Emepetrês

Estamos sitiados. O mundo contemporâneo se deixou dominar pelos barramentos de cobre e os componentes de silício. Obviamente, isso veio a acontecer simplesmente por ninguém perceber que tecnologia é uma chaga. Uma gangrena no tecido da sociedade moderna. Pois, assim como toda gangrena que se preze, a tecnologia não tende a se retrair, e sim a se expandir sem fronteiras onde quer que se instale, conquistando novos territórios, e inevitavelmente incapacitando o intelecto das gerações vindouras, tal qual a doença mata o corpo aos poucos.

Há decadas atrás, as pessoas tinham uma vida livre de redes sociais na internet, que mais servem pra terminar namoros e instaurar inconfiança do que qualquer outra coisa. Os casais criam perfis conjuntos, a namorada temendo o que a menina com foto de biquíni pode conversar em segredo com o namorado, e ele sem temer absolutamente nada. Preferia o perfil separado mesmo, por razões óbvias inerentes ao caráter masculino, mas isso é assunto pra outra oportunidade.

A cozinha da dona de casa sempre foi composta de fogão, panelas, compaixão e amor (leia Sazon). Pra que mais? Ninguém sabe pra que. Mas isso não impede o surgimento de frigideiras high-tech. Tal qual um microondas achatado e raivoso, a infeliz tem um display que informa a temperatura, pra quem quiser saber. Dica: não sou eu. Se os meus bacons foram fritos a 80, 90, 100 graus celsius, não importa!, a pergunta certa a fazer é se tem farinha ou queijo ralado pra colocar em cima.

Mas há avanços que eu admiro. Os aparelhos portáteis de reprodução de música digital (quê?) atuais, por exemplo, superam os seus antepassados, o walkman e o discman, em diversos aspectos. Porém, é uma pena estarem fadados ao mesmo destino cruel dos telefones celulares. Você não vai ter facilidades em encontrar um desses aparelhos simples, que façam uma função básica e vital a um preço justo. Na verdade, você não vai ter facilidade em encontrar um desses, ponto. Esses dias eu me vi sem um mp3 (ah, por que não disse antes?), que me distrai no dia-a-dia, nas tarefas repetitivas “lá-e-cá” como faculdade, academia, etc. Precisava de outro. Mas não queria um aparelho mp780², que não apenas reproduz músicas e videos, como também captura imagens em sequência, manda e recebe mensagens multimídia, tem som em viva-voz, mede taxa de glicose no sangue, prevê o tempo com base na leitura da umidade do local, lê impressões digitais e envia para o banco de dados do Pentágono, e, se no caso de alguém estar achando pouco, tem botõeszinhos em baixo relevo que são um amor. Não. Eu só queria um mp3 que tocasse música.

Engajei em uma conversação sobre o tema com a minha mãe e me surpreendi:

– Filho, o pessoal lá do trabalho disse que esses emepetrês estão saindo de linha. Você só encontra de segunda mão agora.

– Sério?

– Séríssimo.

– Ah tudo bem então… Vou ter que comprar de segunda mão.

Abre parênteses. Jamais expresse uma opinião contrária à da sua mãe com tamanha convicção. Você pode ter a idade que for, que em poucos segundos você será um idoso desmoralizado. Fecha parênteses.

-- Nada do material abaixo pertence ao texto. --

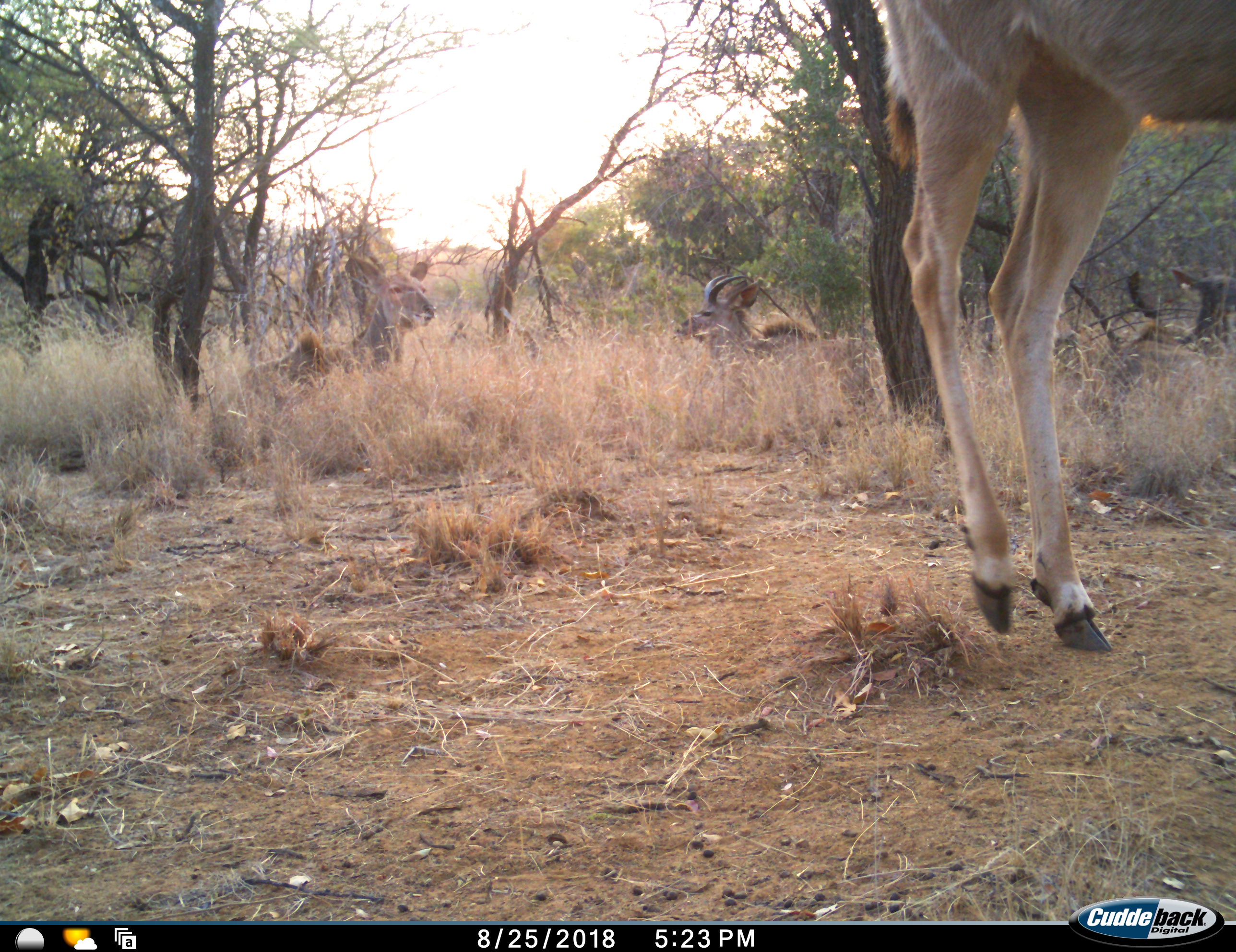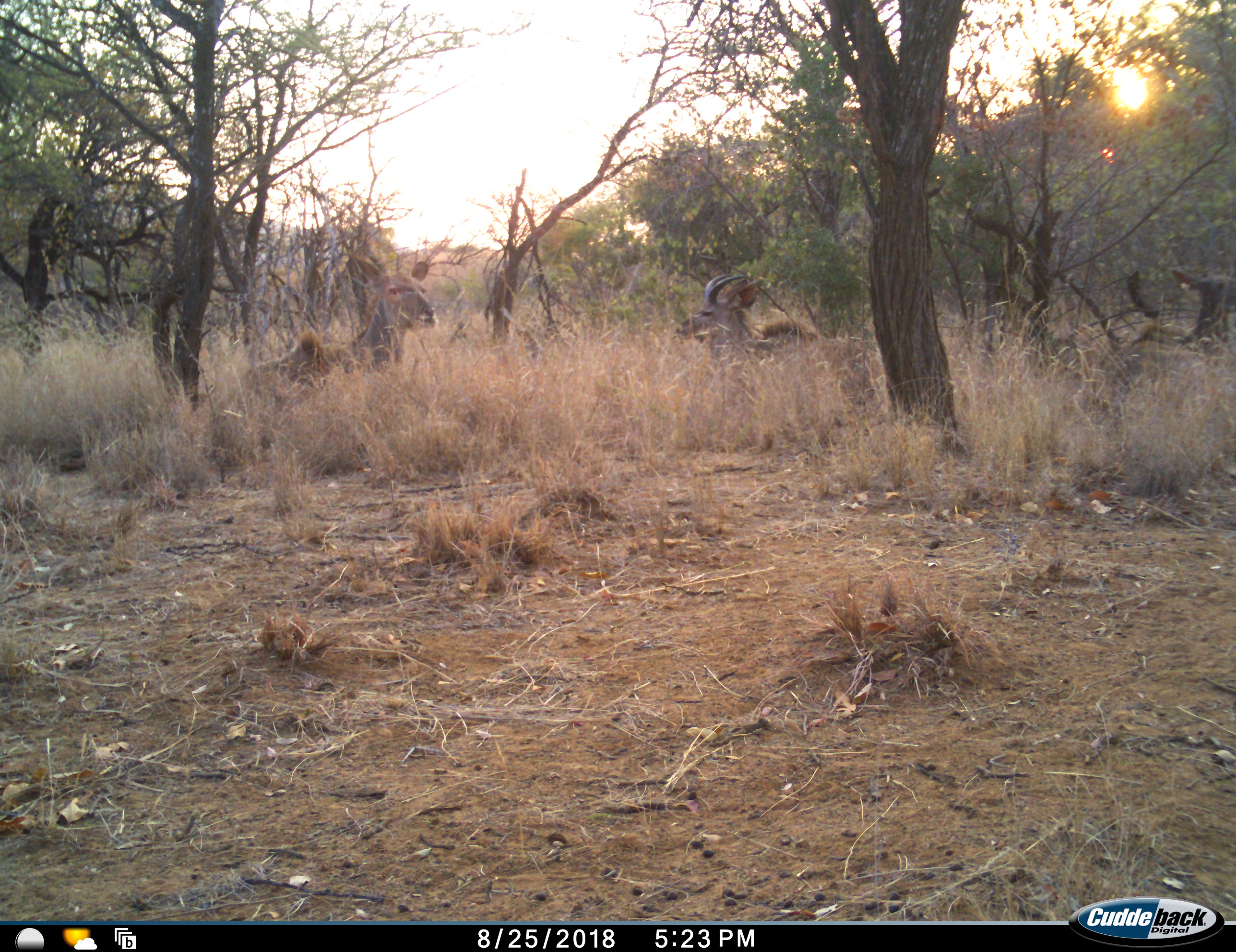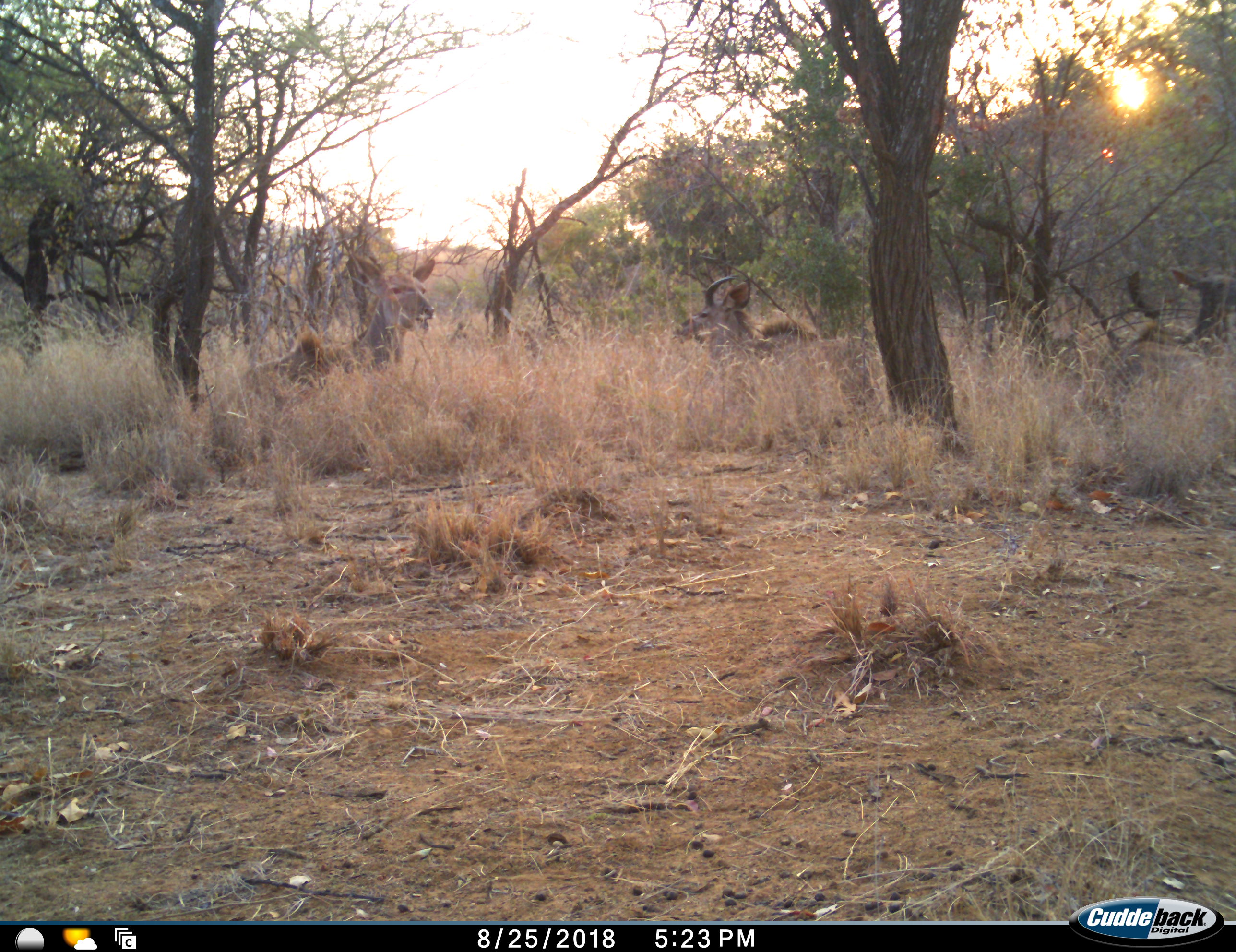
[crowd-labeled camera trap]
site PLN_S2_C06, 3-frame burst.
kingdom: Animalia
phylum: Chordata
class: Mammalia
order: Artiodactyla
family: Bovidae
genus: Tragelaphus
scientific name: Tragelaphus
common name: kudu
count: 4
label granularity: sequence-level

– Segunda mão NÃO. A loja tá aí pra isso. Compra um desses emepequatro.

– Mãe, eu não gosto desses negócios.

– Como não gosta? Eu vi um que era tão bonitinho, uns botões fofos, tinha rosa choque, prata fosco e azul azul, daqueles bem azuis mesmo.

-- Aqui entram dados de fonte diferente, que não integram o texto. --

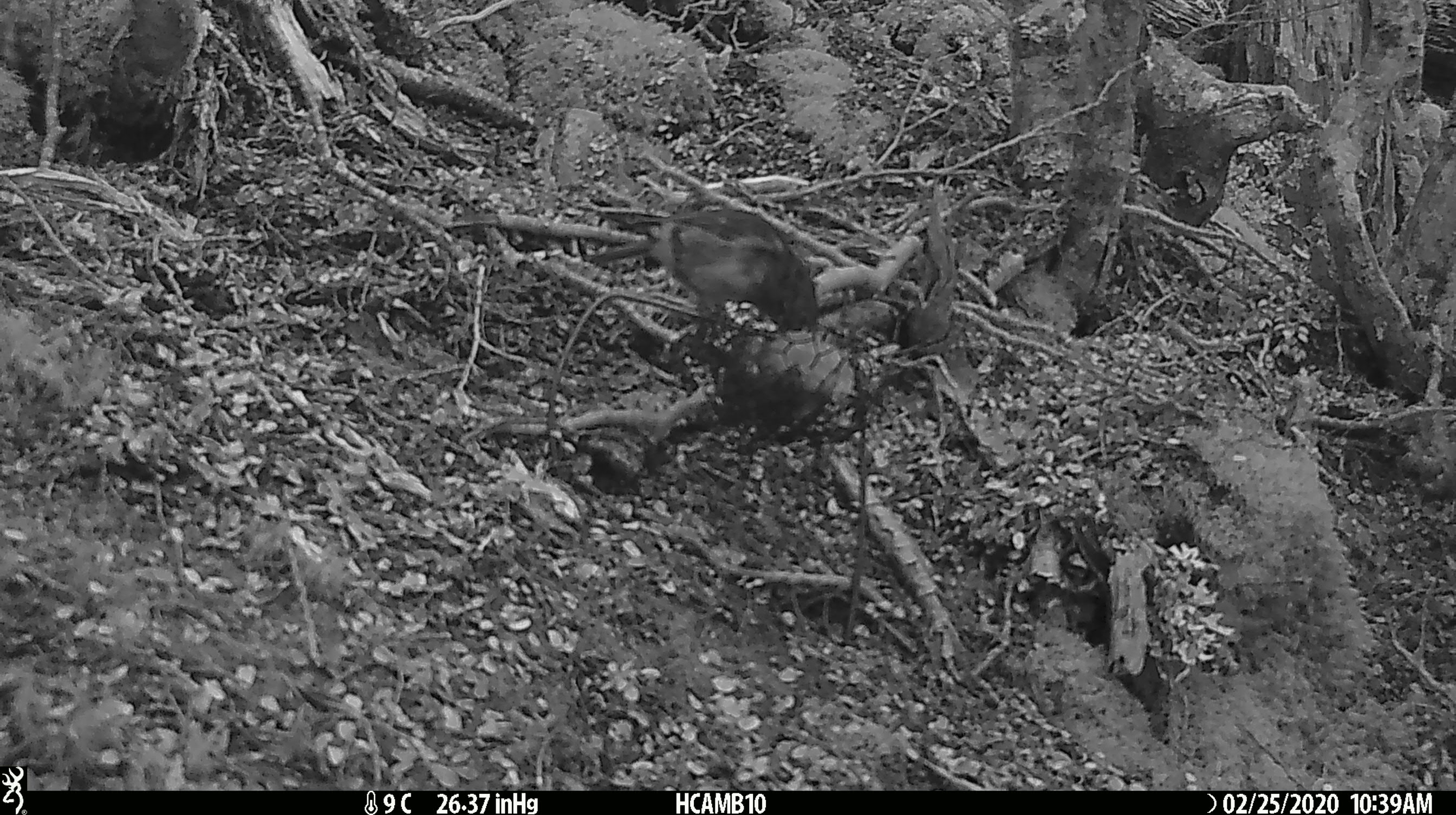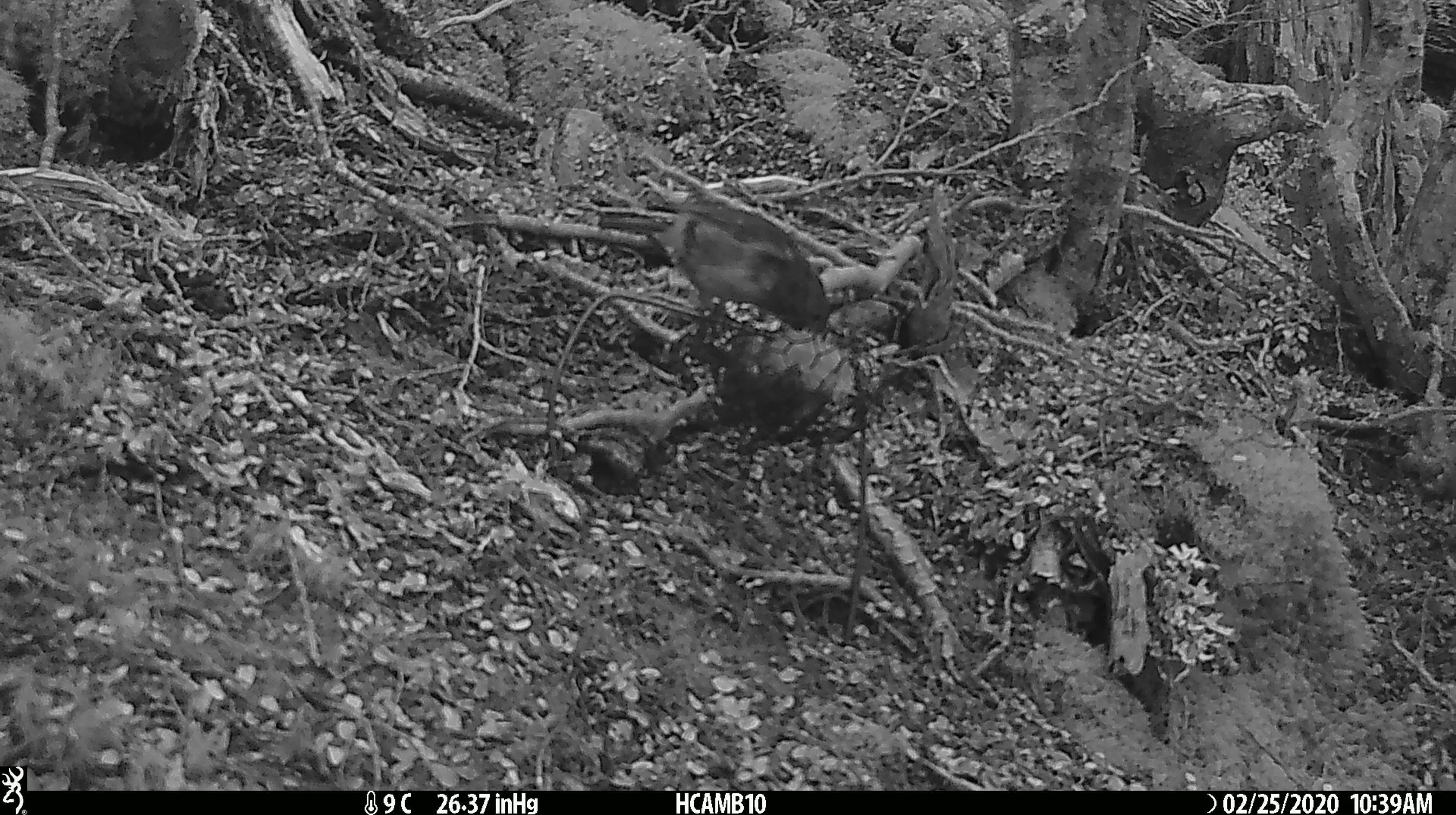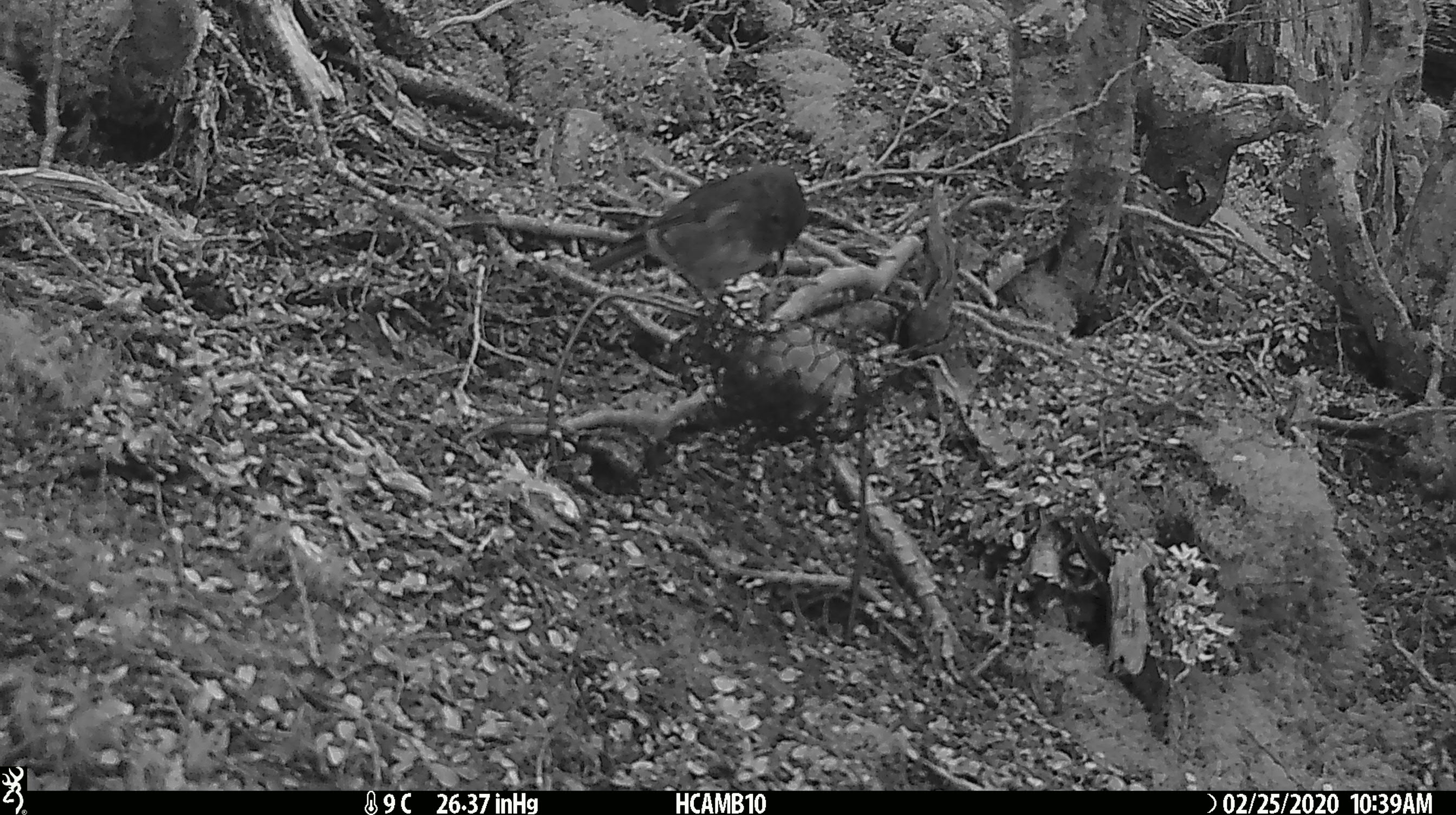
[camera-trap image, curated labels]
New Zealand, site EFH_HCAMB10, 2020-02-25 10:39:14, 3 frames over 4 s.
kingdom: Animalia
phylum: Chordata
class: Aves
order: Passeriformes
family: Petroicidae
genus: Petroica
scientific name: Petroica australis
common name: new zealand robin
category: robin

– Prefiro preto. Ah, falar nisso, acho que o João tava vendendo o dele, cobrava uns cinquenta e…

– Já falei que de segunda mão não, Raí! Compra um novo! Tem um monte de traquitanas do jeito que vocês jovenszinhos gostam.

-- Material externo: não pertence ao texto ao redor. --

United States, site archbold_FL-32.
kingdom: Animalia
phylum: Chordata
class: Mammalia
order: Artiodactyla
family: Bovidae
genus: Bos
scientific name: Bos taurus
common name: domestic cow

– O problema é que eu não uso essas funções e tenho que pagar mais por elas.

– E daí? Paga e começa a usar.

Foi nesse ponto que eu me calei em derrota. A curva de crescimento da tecnologia se pôs de tal maneira que inverteu a relação mãe-filho vigente na minha residência: eu era o adulto que dispensava as futilidades de um aparelho novo em troca do essencial e barato, e a minha mãe era o jovem que se adapta rapidamente ao que o mercado high-tech dispõe. Tenho medo da permuta que pode ser feita entre eu e o meu pai. Se um dia eu acordar com a mania de dizer “por entendeu” ao fim de cada frase, eu mato o Bill Gates. Juro que mato.